TAREFAS A REALIZAR:
- 1) Extraia do texto sobre a ilicitude diminuída o trecho que começa em "[4] Cf., entre" e vai até "47/15.2IDLRA.C1, acessível in www.dgsi.pt.", inclusive.
- 2) No texto sobre a ilicitude diminuída, que artigo corresponde ao tipo de menor intensidade?

BLOCO DE TEXTO:
A densificação da noção de “ilicitude considerável diminuída”, tendo, embora, como referências ainda a indicação dos critérios da lei, está fortemente tributária da intervenção de juízos essencialmente prudenciais, permitidos (e exigidos) pela sucessiva ponderação da praxis judicial perante a dimensão singular dos casos submetidos a julgamento. A qualificação diferencial entre os tipos base (art. 21.º, n.º 1) e de menor intensidade (art. 25.º) há-de partir, como se salientou, da consideração e avaliação global da complexidade específica de cada caso – em avaliação, não obstante, objectiva e com projecção de igualdade, e não exasperadamente casuística ou fragmentária. A construção da ilicitude e a “considerável diminuição” há-de, assim, resultar da imagem global do facto no que respeita, naturalmente, à intervenção do recorrente na actividade que está em causa e aos limites da sua intervenção no contexto que a matéria de facto revela.»
[4] Cf., entre muitos outros, acórdão de 11-10-2007, Proc. n.º 07P3171, acessível in www.dgsi.pt.
[5] Cf. Proc. n.º 47/15.2IDLRA.C1, acessível in www.dgsi.pt.

REGISTOS EM BRUTO:
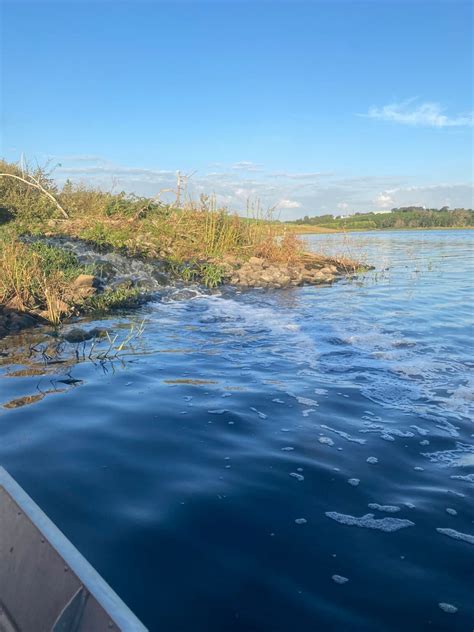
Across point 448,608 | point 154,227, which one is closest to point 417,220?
...
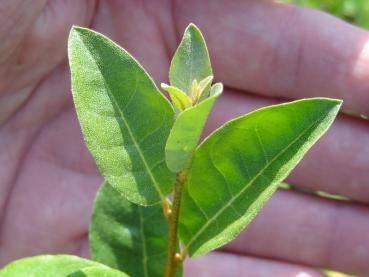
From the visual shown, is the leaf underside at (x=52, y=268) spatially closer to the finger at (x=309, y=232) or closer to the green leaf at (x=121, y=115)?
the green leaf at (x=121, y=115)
...
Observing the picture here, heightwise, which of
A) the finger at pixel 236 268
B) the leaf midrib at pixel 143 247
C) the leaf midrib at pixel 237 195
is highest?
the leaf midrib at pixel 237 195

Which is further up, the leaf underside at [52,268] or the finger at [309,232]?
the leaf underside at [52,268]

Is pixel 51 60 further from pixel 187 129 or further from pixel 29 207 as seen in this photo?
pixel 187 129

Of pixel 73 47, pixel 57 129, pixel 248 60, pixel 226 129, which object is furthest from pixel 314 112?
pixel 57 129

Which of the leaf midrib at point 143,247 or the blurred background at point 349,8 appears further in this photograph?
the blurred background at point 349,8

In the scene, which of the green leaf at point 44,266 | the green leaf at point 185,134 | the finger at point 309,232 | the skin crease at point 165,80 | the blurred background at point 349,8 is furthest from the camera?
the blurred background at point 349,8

CONJUNTO DE RESPOSTAS:
- 1)
[4] Cf., entre muitos outros, acórdão de 11-10-2007, Proc. n.º 07P3171, acessível in www.dgsi.pt.
[5] Cf. Proc. n.º 47/15.2IDLRA.C1, acessível in www.dgsi.pt.

- 2) O art. 25.º.